Finding the time differences across a list of times

TPDeRamus · October 28, 2024, 4:06am

Hi All.

Hoping this is a relatively simple thing to address and I'm just drawing a blank on how to fix it, but I am trying to create an if_else condition for a summarize call that flags a participant whenever 2 dates occur within 30 days of one another.

I figured it would be faster to arrange the dates in ascending order, and group_by the IDs, and use a custom function extract the column of the dates by participant, and use lapply or map_df in combination with difftime to get all the days between dates, and then use the max of these values to flag the participant.

ID	Dates
001	2001-01-01
001	2001-01-20
001	2001-02-03
002	2000-12-20
002	2001-01-15
002	2001-03-20
003	2000-12-20
003	2001-01-20
003	2001-03-22

to

ID	Max_Days	Flag_Min_30
001	19	0
002	30	1
003	61	1

However, I can't seem to find any documentation on how to run difftime or similar quick subtraction across the vector in a simple manner.

Considered seq but think that might be excessive.

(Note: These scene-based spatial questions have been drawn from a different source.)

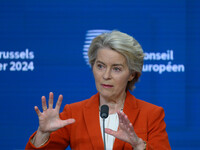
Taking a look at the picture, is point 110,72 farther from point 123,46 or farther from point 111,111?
point 111,111

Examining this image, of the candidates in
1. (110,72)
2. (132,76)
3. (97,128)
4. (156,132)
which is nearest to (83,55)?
(132,76)

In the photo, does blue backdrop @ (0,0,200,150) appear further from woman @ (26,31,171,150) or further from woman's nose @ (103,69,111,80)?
woman's nose @ (103,69,111,80)

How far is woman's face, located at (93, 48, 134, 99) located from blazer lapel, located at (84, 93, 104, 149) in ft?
0.43

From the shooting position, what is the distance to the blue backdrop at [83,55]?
3.39 m

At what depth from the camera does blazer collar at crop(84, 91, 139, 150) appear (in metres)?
2.08

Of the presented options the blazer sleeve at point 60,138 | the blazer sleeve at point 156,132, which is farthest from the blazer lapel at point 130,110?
the blazer sleeve at point 60,138

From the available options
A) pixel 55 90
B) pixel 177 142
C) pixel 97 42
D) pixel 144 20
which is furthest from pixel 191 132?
pixel 97 42

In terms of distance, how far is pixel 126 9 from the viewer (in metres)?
3.43

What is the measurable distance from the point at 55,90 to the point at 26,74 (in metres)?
0.37

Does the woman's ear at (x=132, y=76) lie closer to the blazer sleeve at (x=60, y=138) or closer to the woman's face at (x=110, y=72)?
the woman's face at (x=110, y=72)

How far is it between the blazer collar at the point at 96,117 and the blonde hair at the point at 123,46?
0.26 m

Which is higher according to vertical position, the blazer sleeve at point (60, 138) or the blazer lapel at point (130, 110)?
the blazer lapel at point (130, 110)

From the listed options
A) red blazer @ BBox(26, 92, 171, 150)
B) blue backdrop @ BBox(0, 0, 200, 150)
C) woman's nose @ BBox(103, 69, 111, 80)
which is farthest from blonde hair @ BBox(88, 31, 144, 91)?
blue backdrop @ BBox(0, 0, 200, 150)

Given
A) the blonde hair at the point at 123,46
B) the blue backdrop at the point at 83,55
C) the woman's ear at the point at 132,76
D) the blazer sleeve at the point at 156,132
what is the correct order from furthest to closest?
the blue backdrop at the point at 83,55 < the woman's ear at the point at 132,76 < the blonde hair at the point at 123,46 < the blazer sleeve at the point at 156,132
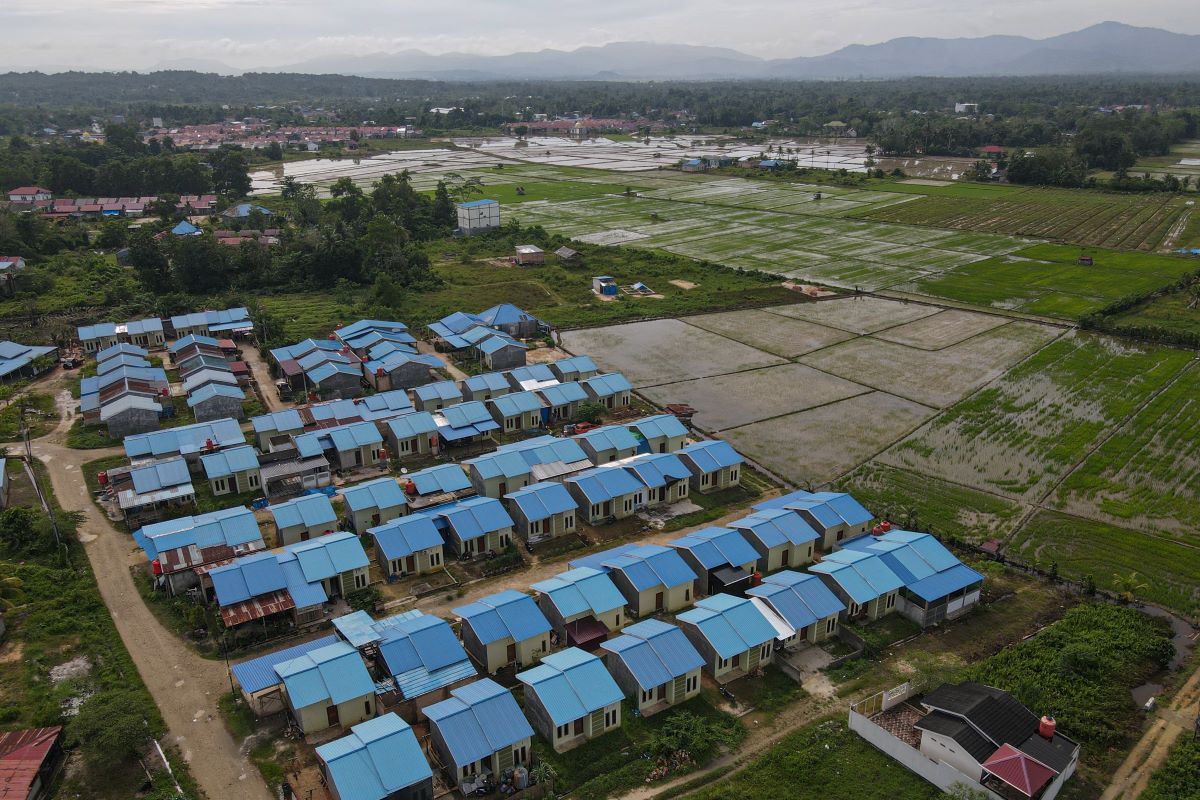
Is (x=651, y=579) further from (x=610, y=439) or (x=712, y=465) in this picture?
(x=610, y=439)

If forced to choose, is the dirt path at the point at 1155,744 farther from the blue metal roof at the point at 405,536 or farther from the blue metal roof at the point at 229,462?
the blue metal roof at the point at 229,462

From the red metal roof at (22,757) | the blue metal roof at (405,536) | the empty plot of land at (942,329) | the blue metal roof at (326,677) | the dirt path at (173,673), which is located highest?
the empty plot of land at (942,329)

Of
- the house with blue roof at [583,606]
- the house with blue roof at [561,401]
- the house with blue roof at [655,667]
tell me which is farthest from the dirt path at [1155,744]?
the house with blue roof at [561,401]

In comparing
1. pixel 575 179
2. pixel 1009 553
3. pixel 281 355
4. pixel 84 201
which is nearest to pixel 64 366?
pixel 281 355

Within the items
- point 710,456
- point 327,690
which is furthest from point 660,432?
point 327,690

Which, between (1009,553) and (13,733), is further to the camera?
(1009,553)

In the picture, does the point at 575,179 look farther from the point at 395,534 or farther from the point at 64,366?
the point at 395,534

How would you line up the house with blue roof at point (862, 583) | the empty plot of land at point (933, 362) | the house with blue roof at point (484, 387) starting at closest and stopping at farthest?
the house with blue roof at point (862, 583) → the house with blue roof at point (484, 387) → the empty plot of land at point (933, 362)
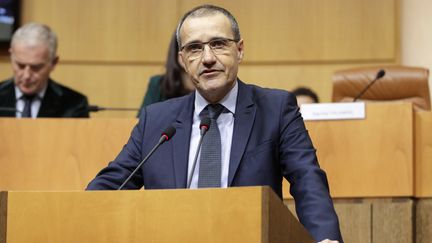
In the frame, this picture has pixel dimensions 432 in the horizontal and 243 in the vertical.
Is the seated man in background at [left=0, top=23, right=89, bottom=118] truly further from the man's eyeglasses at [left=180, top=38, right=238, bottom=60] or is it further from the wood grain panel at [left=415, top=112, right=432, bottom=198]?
the man's eyeglasses at [left=180, top=38, right=238, bottom=60]

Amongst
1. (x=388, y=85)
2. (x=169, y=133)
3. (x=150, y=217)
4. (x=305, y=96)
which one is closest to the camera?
(x=150, y=217)

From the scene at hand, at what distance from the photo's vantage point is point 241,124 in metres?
3.12

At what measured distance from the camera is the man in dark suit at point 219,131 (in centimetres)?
304

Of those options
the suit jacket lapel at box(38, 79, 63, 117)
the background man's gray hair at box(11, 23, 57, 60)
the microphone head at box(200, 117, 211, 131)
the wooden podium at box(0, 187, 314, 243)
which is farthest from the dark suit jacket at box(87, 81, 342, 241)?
the background man's gray hair at box(11, 23, 57, 60)

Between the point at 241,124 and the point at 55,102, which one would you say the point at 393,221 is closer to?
the point at 241,124

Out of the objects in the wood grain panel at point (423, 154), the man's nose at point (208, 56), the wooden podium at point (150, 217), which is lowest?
Result: the wood grain panel at point (423, 154)

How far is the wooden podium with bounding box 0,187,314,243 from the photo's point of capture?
231cm

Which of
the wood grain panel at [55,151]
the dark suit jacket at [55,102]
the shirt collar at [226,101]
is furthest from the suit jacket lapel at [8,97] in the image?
the shirt collar at [226,101]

Any suggestions would be appreciated!

Here's a quick sample of what the data looks like in it's current state:

df <- structure(list(ID = c("001", "001", "001", "002", "002", "002", 
"003", "003", "003"), Dates = structure(c(11323, 11342, 11356, 
11311, 11337, 11401, 11311, 11341, 11344), class = "Date")), class = "data.frame", row.names = c(NA, 
-9L))

craig.parylo · October 28, 2024, 7:54am

Hi @TPDeRamus,

Here's one approach that starts as you did by ordering by ID and Dates, before working out the number of days between records for each record, then summarising this by ID then flag IDs with differences above 30 days:

library(dplyr)

df <- structure(list(ID = c("001", "001", "001", "002", "002", "002", 
                            "003", "003", "003"), Dates = structure(c(11323, 11342, 11356, 
                                                                      11311, 11337, 11401, 11311, 11341, 11344), class = "Date")), class = "data.frame", row.names = c(NA, 
                                                                                                                                                                       -9L))
summary <- df |>
  arrange(ID, Dates) |> 
  mutate(
    # get days since previous date for this ID for each record
    days_diff = as.numeric(Dates - lag(Dates, 1)),
    .by = ID
  ) |> 
  summarise(
    # what is the maximum day difference per ID
    Max_Days = max(days_diff, na.rm = TRUE),
    .by = ID
  ) |> 
  mutate(
    # flag cases where maximum is above threshold
    Flag_Min_30 = as.numeric(Max_Days >= 30)
  )

summary
#>    ID Max_Days Flag_Min_30
#> 1 001       19           0
#> 2 002       64           1
#> 3 003       30           1

^{Created on 2024-10-28 with reprex v2.1.0}

TPDeRamus · October 28, 2024, 12:15pm

This is perfect!

Thanks so much @craig.parylo !

system · November 4, 2024, 12:16pm

This topic was automatically closed 7 days after the last reply. New replies are no longer allowed.

If you have a query related to it or one of the replies, start a new topic and refer back with a link.